The new U.T.SEC – Unmanned Technologies & Security Expo & Conference – had its successful debut on 2nd and 3rd March 2017. A great mix of visitors and congress delegates, half of them from countries other than Germany, came to Exhibition Centre Nuremberg for the world’s first exhibition and conference focusing on security by and against drones.
Held for the first time, the event was able to attract 26 exhibitors from Germany, Austria, Italy and the Czech Republic to Nuremberg, Germany. Visitors operating predominantly in areas such as public security, emergency services, energy and forestry, plant and equipment protection and other vertical industries obtained high informative insights through the exhibiting companies and 25 conference presentations.
“Launching a new trade fair is always something special. On both days of the exhibition and conference we received a great deal of positive feedback from exhibitors and visitors, so we are very pleased that this very promising concept has got off to such a good start” -Thomas Preutenborbeck, Director Exhibitions at Nürnberg Messe
Official partners to the exhibition and conference are UAV DACH e.V., the German-speaking association for unmanned aircraft in Europe, and VfS, the association for security technology. DRONEII.com was proud to be the official sponsor of this unique format.
In our conversations three major topics stood out:
1. Secure drone operation
Before even thinking about countermeasures or anything, it is important to exploit the regulatory framework to manage safe drone operation while providing enough room for flexible and scalable business models.
Education and certification are the first steps.
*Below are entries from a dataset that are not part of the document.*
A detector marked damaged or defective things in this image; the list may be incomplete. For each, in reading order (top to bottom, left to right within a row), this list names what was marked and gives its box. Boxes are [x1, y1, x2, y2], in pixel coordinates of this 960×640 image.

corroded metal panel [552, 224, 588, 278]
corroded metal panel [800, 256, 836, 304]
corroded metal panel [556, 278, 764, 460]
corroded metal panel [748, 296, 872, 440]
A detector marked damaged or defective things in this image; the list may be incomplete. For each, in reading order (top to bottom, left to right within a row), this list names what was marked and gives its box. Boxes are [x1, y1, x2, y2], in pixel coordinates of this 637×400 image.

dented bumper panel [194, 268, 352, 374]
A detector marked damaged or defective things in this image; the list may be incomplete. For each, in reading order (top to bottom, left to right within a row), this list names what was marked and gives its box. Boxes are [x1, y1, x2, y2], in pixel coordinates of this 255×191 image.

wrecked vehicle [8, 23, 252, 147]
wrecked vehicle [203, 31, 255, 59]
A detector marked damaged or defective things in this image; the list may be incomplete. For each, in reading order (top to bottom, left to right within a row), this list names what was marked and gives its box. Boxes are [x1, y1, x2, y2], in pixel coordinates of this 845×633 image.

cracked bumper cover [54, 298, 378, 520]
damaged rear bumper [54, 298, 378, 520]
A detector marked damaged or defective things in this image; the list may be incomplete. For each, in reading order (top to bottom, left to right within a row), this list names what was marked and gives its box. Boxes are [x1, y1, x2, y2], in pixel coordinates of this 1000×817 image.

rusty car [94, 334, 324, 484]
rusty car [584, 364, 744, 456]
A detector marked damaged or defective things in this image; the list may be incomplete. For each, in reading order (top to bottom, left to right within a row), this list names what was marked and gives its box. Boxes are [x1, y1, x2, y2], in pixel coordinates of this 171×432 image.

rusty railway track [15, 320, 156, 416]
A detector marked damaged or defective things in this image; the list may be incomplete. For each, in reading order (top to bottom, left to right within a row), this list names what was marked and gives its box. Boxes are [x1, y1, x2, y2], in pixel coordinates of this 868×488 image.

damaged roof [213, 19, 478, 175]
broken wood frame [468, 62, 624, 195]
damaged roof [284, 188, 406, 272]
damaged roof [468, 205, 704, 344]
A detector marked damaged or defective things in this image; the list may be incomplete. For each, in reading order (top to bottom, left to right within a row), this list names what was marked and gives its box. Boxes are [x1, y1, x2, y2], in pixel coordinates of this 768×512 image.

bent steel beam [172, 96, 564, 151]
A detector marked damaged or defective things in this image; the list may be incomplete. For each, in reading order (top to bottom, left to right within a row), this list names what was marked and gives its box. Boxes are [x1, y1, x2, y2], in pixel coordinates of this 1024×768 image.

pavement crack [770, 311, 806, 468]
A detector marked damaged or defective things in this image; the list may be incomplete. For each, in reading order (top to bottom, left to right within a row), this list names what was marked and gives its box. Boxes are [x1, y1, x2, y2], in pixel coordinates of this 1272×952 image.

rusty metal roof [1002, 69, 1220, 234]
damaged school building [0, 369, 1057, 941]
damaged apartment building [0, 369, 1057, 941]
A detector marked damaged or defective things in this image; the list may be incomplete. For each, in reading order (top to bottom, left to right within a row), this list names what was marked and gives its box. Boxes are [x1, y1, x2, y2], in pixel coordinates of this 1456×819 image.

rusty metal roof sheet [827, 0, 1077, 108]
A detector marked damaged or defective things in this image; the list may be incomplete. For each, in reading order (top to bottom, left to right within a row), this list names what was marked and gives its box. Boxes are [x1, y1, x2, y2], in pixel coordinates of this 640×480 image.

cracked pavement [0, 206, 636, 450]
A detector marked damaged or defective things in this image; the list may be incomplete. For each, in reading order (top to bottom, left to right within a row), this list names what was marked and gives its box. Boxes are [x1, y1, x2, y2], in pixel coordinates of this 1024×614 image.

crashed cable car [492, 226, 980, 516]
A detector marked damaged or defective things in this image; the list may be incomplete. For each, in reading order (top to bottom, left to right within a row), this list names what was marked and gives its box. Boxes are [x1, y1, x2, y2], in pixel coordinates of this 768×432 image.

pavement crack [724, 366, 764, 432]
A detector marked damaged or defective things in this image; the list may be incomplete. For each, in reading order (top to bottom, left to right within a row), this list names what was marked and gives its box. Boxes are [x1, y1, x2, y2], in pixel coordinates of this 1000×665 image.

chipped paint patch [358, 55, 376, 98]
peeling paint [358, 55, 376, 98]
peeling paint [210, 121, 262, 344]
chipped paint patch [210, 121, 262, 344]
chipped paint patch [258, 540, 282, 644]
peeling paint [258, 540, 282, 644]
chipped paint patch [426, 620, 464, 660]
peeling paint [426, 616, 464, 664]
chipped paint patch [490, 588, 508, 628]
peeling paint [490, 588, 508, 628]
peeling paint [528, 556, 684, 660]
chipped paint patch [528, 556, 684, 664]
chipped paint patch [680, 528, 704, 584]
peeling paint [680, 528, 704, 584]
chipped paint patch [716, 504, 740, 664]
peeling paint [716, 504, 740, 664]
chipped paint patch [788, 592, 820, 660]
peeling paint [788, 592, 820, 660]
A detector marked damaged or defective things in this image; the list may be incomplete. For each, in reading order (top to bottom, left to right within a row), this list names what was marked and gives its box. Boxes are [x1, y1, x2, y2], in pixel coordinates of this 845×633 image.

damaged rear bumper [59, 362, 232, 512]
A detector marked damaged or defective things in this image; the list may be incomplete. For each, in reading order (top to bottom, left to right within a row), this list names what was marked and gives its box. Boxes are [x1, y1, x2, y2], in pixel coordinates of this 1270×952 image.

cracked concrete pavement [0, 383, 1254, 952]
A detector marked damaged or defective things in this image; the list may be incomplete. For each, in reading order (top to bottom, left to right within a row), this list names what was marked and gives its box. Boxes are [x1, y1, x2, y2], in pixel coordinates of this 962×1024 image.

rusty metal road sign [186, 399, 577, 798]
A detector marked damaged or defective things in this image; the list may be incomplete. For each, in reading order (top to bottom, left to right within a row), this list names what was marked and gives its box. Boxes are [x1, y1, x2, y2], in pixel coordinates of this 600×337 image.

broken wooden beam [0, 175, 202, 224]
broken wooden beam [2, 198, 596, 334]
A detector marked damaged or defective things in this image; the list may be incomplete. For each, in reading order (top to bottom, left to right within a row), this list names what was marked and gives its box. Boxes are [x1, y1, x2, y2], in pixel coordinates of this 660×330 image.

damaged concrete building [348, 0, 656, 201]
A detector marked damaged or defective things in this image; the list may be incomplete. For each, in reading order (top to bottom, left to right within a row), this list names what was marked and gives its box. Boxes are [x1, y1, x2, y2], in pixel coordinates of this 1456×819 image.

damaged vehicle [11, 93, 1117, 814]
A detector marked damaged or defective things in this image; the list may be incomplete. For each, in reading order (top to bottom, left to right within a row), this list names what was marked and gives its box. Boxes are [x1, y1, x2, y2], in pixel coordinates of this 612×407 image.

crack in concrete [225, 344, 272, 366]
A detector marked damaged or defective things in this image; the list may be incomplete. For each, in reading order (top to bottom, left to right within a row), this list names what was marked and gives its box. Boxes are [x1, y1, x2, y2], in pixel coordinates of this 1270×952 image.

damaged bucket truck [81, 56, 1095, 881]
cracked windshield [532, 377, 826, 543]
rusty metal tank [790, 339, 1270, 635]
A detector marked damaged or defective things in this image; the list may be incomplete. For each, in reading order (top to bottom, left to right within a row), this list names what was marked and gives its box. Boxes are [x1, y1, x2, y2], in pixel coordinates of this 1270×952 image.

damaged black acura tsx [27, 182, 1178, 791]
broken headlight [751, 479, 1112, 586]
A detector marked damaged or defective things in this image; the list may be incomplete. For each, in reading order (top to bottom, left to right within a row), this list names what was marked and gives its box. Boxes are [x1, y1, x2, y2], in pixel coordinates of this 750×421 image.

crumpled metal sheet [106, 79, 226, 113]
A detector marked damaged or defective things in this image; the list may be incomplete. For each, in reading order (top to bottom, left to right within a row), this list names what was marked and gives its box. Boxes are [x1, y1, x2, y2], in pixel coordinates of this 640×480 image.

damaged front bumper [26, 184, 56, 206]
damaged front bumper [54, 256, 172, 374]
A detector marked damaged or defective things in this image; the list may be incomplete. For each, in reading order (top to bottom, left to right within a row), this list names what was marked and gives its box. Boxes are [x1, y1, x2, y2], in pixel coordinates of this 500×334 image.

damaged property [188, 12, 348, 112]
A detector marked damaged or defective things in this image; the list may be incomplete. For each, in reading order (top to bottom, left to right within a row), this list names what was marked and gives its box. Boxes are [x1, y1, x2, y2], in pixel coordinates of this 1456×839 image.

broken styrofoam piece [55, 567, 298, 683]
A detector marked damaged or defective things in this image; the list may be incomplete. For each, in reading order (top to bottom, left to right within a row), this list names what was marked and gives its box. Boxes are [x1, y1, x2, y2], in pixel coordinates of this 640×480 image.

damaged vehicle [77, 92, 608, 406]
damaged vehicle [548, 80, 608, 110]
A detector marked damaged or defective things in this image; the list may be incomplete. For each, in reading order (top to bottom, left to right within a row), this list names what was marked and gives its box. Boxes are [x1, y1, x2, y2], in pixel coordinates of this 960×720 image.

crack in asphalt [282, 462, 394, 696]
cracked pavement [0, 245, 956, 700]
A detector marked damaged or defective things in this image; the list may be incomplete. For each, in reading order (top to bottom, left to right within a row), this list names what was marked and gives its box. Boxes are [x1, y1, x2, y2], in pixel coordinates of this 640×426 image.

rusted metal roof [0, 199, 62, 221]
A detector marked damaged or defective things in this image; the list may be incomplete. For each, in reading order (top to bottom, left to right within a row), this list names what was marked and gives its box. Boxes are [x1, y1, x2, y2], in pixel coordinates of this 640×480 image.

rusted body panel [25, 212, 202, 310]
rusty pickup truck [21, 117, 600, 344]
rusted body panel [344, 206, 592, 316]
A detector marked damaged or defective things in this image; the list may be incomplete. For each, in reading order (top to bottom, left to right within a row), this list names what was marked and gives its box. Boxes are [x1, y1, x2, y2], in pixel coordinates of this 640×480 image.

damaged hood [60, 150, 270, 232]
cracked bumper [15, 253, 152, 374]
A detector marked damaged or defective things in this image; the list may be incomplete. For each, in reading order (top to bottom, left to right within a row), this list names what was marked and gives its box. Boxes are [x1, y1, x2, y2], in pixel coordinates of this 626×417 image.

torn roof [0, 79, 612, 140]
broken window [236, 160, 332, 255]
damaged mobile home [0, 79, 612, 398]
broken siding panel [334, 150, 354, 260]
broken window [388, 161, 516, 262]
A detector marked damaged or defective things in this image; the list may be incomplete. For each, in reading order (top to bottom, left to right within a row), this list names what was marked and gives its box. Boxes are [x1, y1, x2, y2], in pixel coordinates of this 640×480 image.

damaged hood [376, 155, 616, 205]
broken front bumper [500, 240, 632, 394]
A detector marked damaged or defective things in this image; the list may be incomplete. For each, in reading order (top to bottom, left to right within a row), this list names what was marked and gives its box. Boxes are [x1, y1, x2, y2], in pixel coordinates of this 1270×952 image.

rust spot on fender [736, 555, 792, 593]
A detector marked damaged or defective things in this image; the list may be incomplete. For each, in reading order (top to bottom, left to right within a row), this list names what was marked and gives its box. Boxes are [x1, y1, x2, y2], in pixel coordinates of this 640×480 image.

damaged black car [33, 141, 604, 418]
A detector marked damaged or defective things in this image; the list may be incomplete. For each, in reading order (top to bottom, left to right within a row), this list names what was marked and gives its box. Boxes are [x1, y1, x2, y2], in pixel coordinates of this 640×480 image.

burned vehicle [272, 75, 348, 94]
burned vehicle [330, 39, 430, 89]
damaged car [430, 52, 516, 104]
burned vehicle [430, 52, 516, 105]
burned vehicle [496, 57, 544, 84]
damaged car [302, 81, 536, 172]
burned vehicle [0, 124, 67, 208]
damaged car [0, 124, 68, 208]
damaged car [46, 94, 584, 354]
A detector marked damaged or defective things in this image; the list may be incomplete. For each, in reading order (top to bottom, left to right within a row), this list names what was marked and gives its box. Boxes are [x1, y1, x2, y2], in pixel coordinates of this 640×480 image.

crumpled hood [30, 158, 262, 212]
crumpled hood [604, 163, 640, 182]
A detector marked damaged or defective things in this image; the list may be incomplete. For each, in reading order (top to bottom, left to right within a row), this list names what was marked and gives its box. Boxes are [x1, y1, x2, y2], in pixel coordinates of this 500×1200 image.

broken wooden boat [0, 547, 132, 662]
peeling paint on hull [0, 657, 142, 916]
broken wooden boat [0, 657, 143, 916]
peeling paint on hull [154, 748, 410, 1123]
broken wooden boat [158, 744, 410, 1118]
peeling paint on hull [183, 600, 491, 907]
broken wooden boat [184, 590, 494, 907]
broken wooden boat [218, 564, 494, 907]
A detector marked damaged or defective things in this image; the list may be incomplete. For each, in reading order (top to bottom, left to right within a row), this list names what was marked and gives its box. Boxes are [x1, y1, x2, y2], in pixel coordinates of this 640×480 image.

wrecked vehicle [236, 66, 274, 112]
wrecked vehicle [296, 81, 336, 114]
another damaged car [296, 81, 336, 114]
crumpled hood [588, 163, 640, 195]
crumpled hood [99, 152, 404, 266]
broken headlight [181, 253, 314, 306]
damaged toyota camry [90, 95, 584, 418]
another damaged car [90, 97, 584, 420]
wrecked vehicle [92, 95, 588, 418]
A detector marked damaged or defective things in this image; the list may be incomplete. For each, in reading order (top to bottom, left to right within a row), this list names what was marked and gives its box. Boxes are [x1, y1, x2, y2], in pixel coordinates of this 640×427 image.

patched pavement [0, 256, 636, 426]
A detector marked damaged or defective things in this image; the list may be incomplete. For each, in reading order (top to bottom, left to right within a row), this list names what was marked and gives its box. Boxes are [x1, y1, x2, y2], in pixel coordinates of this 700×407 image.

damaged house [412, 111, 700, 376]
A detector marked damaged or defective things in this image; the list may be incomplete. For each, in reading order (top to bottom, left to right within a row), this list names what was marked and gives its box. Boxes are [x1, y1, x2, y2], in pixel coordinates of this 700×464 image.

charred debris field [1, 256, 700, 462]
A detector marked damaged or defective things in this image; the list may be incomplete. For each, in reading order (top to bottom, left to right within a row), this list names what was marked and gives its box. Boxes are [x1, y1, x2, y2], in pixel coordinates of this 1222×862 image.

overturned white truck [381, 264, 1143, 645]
The best regulation, however, is useless when the law can be broken without consequences. An operator license in combination with a unique drone ID and geofencing features to prevent illegal intrusion into sensitive areas will help in 99% of all cases. Or does it? Currently, reality looks different because intrusion must not necessarily mean the attack of a power plant, embassy or military facility – drones can easily spy out industrial research sites by simply looking through the window or drop wifi-sniffer on a roof, which brings us to the second point.
2. Security against drones
The Expo demonstrated a broad portfolio of what’s possible to fend off rogue drones today. Everything from detection, identification and localization of a drone to active countermeasures were showcased and demonstrated in the fly-zone right outside the expo hall.
It was impressive to see how effective these systems work at a very early stage of the counter-drone market or how Ingo Seebach, COO and Co-Founder of DeDrone put it: “We are in minute 2 of the game – there is an exciting time ahead of us.”
When talking about counter-drone measures, worst-case scenarios are the basis of any discussion, which on the one side appears to be quite pessimistic but justified on the other since we talk about a new type of thread. In Europe, we live in relatively peaceful and civilized countries and are soon exposed to warfare methods (like currently in Iraq and Syria). This disparity of means can cause massive damage to people, infrastructure and society. The thread will remain abstract until the first attack – protection will soon become essential.
Apart from all the radars, optical and acoustical sensors, jammers, EMPs, etc. there is another way how drones can help to create a safe(r) environment.
3. Drones for security
Using drones for security measures is far from new – devices developed for military purposes found their way into governmental applications and now arrive in commercial business models. The omnipresent dual-use of platforms and sensors, of course, goes both ways, which makes it not surprising to meet well-established manufacturers of the commercial market like Yuneec and Velodyne there as well.
Now, why are drones such a desired solution for applications in security? Well, flexibility is amongst the top statements, right before live-footage and cost savings. Using drones for perimeter security is a game changer and will soon become part of every security strategy in sensitive areas like embassies, power plant, research hubs, large companies etc.
Using drones for law enforcements, in firefighting, ambulance services and the like will additionally provide great benefits for the society on a global scale and will also act as a positive multiplier to reduce prejudices against drones as such.
The next U.T.SEC will take place on 8 and 9 March 2018 at Exhibition Centre Nuremberg.